New Delhi: Putting an end to India’s desperate wait for a vaccine against the Coronavirus, the Drugs Controller General of India (DCGI) on Sunday gave approval to Covishield by Oxford-AstraZeneca which is manufactured by Serum Institute of India (SII), and indigenous Covaxin by ICMR-Bharat Biotech for emergency use.

The approvals came at breakneck speed after the Subject Expert Committee (SEC) of Central Drugs Standards Control Organisation (CDSCO) recommended the two vaccines for accelerated approval process on Saturday.

 

Besides, the DCGI approved the Phase 3 trials of the country's first DNA vaccine candidate being developed by Zydus Cadila. It is supported by the National Biopharma Mission (NBM) under the aegis of the Biotechnology Industry Research Assistance Council (BIRAC), a public sector unit under the department of biotechnology.

The vaccination schedule is likely to be announced by the Centre next week. Vaccination will be in three phases. Health minister Dr Harsh Vardhan has said healthcare, frontline workers and security forces will be inoculated in the first round, the second people will cover those above 50 years of age and those with co-morbidity conditions and serious illness and the rest of the population will be covered in the third phase.

 

According to one timeline, the government intends to complete immunisation of the population by June 2021.

As questions were raised on the efficacy and safety of the vaccines, and the speed of the approvals, DCGI V.G. Somani said that the SII submitted safety, immunogenicity, and efficacy data generated on 23,745 participants aged 18 and above, from overseas clinical studies. The overall vaccine efficacy was found to be 70.42 per cent.

Somani said Bharat Biotech had developed Covaxin, a whole virion inactivated coronavirus vaccine, in collaboration with the Indian Council for Medical Research in Delhi and the National Institute of Virology in Pune. This vaccine is developed on the Vero Cell platform, which has a well-established track record of safety and efficacy.

 

 

The vaccination programme has been divided into three phases.

Phase 1: Health, frontline workers, security forces

Phase 2: People above 50 years or those under 50 but with co-morbidity and serious illness

Phase 3: Rest of the population that is under 50 years.

 

Vaccination is voluntary and those who have been already infected by Covid-19 too can take the jab that will be given in two rounds after a gap of 28 days.

Active and symptomatic patients need to defer vaccination for at least 14 days after symptoms have resolved.

 

Registration of beneficiaries is mandatory. A photo ID card given by government agencies including passport, driving licence, PAN Card, health insurance card, service identity card, voter ID card is needed for registration.

Only registered beneficiaries will be called for vaccination at the designated site with the same photo ID card submitted earlier. Beneficiaries will be alerted through SMS on due date and time for vaccination.

Complete schedule of vaccination — two doses, 28 days apart — has to be taken by all.

Protected level of antibodies will develop two weeks after the second dose of the vaccine.

 

Patients will need to wait for 30 minutes after vaccination at site to check for adverse effects.

After both doses are administered, the beneficiary will get a QR Code enabled certificate of vaccination.

* [Required tasks]:
• 1. Render this sentence from the vaccine article in Spanish: "Protected level of antibodies will develop two weeks after the second dose of the vaccine."
• 2. Repeat the part of the vaccine article that begins at the words "The vaccination programme" and ends after "under 50 years.".
Work only from the vaccine article.

Stored items
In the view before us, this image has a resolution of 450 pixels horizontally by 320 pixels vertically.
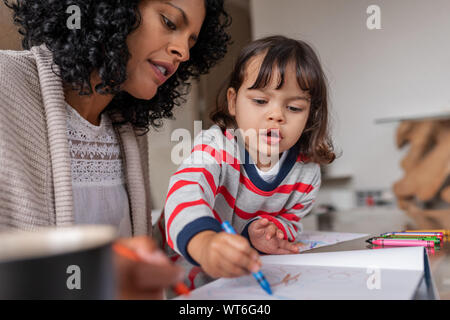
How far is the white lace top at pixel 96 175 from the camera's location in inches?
31.0

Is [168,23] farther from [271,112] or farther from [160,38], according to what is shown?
[271,112]

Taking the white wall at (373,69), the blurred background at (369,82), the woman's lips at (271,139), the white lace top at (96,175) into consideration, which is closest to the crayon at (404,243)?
the woman's lips at (271,139)

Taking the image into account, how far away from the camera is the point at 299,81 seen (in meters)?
0.81

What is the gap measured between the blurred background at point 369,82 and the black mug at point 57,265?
1.99m

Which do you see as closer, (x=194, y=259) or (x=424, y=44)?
(x=194, y=259)

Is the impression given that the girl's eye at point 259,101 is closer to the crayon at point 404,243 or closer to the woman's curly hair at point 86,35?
the woman's curly hair at point 86,35

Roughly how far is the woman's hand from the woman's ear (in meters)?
0.67

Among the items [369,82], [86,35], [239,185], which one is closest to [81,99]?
[86,35]

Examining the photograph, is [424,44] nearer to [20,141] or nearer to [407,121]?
[407,121]

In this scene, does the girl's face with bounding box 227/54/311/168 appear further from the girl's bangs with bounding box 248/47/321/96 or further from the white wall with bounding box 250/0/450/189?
the white wall with bounding box 250/0/450/189

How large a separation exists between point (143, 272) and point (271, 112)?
59cm
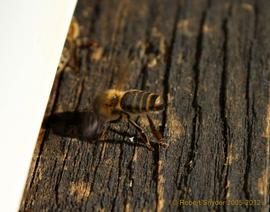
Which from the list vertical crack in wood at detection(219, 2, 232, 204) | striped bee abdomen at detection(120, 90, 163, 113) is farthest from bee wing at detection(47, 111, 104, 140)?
vertical crack in wood at detection(219, 2, 232, 204)

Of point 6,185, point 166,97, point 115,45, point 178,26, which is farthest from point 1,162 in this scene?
point 178,26

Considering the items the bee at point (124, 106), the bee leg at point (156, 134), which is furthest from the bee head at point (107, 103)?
the bee leg at point (156, 134)

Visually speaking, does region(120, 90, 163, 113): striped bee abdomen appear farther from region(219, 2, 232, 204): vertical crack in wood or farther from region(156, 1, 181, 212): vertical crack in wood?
region(219, 2, 232, 204): vertical crack in wood

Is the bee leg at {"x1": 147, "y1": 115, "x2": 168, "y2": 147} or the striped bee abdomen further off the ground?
the striped bee abdomen

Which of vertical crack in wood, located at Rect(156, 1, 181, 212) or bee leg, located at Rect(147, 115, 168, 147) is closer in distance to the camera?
vertical crack in wood, located at Rect(156, 1, 181, 212)

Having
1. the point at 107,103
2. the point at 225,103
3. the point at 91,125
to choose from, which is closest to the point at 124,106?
the point at 107,103

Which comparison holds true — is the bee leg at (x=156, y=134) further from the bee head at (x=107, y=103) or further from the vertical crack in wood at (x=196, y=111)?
the bee head at (x=107, y=103)

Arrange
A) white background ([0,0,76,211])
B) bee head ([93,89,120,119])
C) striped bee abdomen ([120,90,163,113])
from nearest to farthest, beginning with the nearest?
white background ([0,0,76,211]) < striped bee abdomen ([120,90,163,113]) < bee head ([93,89,120,119])
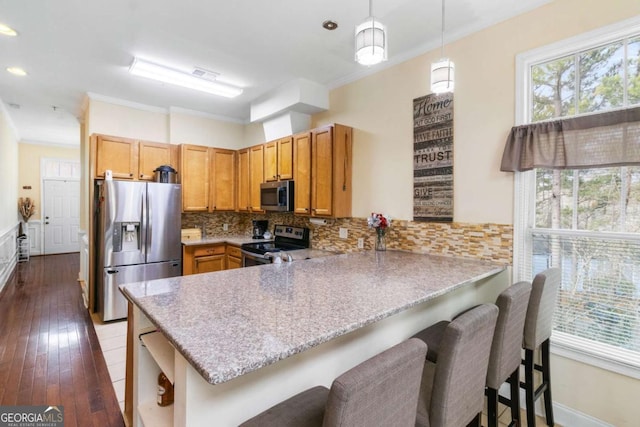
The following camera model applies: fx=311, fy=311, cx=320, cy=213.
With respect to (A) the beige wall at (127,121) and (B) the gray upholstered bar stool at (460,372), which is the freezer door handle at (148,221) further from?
(B) the gray upholstered bar stool at (460,372)

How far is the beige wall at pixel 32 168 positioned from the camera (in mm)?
7434

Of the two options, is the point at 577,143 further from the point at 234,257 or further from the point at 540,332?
the point at 234,257

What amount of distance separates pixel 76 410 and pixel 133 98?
3551mm

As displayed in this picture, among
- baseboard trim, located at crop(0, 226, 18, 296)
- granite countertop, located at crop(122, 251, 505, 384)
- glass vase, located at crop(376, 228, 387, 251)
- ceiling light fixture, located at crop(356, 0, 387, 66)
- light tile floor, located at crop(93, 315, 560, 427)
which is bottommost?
light tile floor, located at crop(93, 315, 560, 427)

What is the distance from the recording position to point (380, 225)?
287cm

* [Answers to each task]:
• 1. Se desarrollará un nivel protector de anticuerpos dos semanas después de la segunda dosis de la vacuna.

• 2.
The vaccination programme has been divided into three phases.

Phase 1: Health, frontline workers, security forces

Phase 2: People above 50 years or those under 50 but with co-morbidity and serious illness

Phase 3: Rest of the population that is under 50 years.